NOTES:
1.
A shareholder of the Company (“Shareholder”) entitled to attend and vote at the AGM is entitled
to appoint not more than two (2) proxies to attend and vote in his stead. Where a Shareholder
appoints two (2) proxies, the appointments shall be invalid unless he specifies the proportion of
his shareholding (expressed as a percentage of the whole) to be represented by each proxy.
2.
A Shareholder should insert the total number of shares in the capital of the Company (“Shares”)
held by him. If he has Shares entered against his name in the Depository Register (as defined
in Section 130A of the Companies Act, Chapter 50), he should insert that number of Shares. If
he has Shares registered in his name in the Register of Members, he should insert that number
of Shares. If he has Shares entered against his name in the Depository Register and Shares
registered in his name in the Register of Members, he should insert the aggregate number of
Shares entered against his name in the Depository Register and registered in his name in the
Register of Members. If no number is inserted, the instrument of proxy shall be deemed to relate
to all the Shares held by him.
3.
The instrument of proxy must be under the hand of the Shareholder or of his attorney duly
authorised in writing. Where the Shareholder is a corporation, the instrument of proxy must be
executed under its common seal or under the hand of its attorney duly authorised in writing.
4.
The instrument of proxy (together with the power of attorney, if any, under which it is signed or
a duly certified copy thereof) must be deposited at the registered office of the Company at 50
Raffles Place, #06-00, Singapore Land Tower, Singapore 048623 not less than forty-eight (48)

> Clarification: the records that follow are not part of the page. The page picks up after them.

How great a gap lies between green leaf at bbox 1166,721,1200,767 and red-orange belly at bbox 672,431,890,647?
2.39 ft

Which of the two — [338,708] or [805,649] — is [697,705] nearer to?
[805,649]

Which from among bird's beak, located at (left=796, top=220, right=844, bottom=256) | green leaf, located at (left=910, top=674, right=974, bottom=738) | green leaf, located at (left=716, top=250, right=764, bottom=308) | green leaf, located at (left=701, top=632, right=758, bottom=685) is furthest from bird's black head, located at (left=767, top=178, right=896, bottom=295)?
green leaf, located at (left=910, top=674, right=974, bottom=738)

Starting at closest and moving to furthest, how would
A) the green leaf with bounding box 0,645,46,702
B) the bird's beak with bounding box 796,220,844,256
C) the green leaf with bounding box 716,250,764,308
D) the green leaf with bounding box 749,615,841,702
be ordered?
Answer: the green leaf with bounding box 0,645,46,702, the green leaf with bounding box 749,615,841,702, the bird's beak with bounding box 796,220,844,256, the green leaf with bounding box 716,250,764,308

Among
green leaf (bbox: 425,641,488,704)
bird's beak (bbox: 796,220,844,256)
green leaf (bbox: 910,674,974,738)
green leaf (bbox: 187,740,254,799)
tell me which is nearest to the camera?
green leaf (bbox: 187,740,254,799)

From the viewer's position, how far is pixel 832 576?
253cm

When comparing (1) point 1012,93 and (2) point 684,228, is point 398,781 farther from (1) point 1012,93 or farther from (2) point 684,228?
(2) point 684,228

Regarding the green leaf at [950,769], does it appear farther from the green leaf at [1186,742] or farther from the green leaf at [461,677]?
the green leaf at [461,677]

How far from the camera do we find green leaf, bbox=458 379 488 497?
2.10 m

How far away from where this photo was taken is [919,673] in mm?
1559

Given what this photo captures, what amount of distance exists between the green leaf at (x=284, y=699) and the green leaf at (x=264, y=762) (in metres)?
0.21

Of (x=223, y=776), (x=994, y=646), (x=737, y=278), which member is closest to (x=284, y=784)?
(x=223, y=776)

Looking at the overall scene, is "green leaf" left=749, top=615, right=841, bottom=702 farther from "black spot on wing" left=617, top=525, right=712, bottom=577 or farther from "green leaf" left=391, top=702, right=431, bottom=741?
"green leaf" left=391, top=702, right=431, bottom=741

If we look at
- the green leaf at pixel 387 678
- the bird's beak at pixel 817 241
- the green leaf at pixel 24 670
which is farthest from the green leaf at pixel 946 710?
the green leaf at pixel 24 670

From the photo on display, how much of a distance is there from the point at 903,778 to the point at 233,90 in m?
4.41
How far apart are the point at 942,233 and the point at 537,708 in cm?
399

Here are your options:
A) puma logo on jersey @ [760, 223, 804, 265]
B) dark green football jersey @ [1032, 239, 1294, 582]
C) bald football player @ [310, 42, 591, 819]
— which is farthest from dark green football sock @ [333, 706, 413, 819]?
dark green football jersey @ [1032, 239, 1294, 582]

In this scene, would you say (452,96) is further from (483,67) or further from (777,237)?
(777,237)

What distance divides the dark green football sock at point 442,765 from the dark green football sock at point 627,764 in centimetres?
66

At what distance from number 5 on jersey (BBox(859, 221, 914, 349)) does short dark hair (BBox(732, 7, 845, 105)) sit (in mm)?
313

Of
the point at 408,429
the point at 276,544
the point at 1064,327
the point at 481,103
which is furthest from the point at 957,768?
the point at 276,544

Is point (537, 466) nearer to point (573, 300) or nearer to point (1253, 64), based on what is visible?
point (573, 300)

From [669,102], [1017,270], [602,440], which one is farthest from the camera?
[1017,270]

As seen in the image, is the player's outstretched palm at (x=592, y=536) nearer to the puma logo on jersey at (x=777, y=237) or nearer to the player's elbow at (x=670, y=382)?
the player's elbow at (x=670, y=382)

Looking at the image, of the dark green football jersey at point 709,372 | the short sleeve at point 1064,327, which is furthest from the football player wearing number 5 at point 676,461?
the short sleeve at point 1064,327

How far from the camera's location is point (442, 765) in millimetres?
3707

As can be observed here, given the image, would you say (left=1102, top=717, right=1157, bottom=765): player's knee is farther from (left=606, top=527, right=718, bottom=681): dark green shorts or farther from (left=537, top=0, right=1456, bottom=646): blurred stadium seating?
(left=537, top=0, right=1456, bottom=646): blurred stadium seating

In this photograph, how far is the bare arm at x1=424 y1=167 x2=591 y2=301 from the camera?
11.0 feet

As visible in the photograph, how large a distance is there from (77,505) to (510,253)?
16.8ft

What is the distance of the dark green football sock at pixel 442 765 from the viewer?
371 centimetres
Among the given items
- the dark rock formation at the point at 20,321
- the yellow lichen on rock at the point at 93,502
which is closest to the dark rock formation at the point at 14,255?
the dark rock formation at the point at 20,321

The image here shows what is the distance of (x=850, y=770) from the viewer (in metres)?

hours before the time appointed for the AGM.
5.
A corporation which is a Shareholder may authorise by resolution of its directors or other
governing body such person as it thinks fit to act as its representative at the AGM, in accordance
with Section 179 of the Companies Act, Chapter 50 of Singapore.
6.
The Company shall be entitled to reject an instrument of proxy if it is incomplete, improperly
completed or illegible or where the true intentions of the Shareholder are not ascertainable
from the instructions specified in the instrument of proxy. In addition, in the case of Shares
entered in the Depository Register, the Company may reject any instrument of proxy lodged if
the Shareholder, being the appointor, is not shown to have Shares entered against his name in
the Depository Register forty-eight (48) hours before the time appointed for the AGM, as certified
by The Central Depository (Pte) Limited to the Company.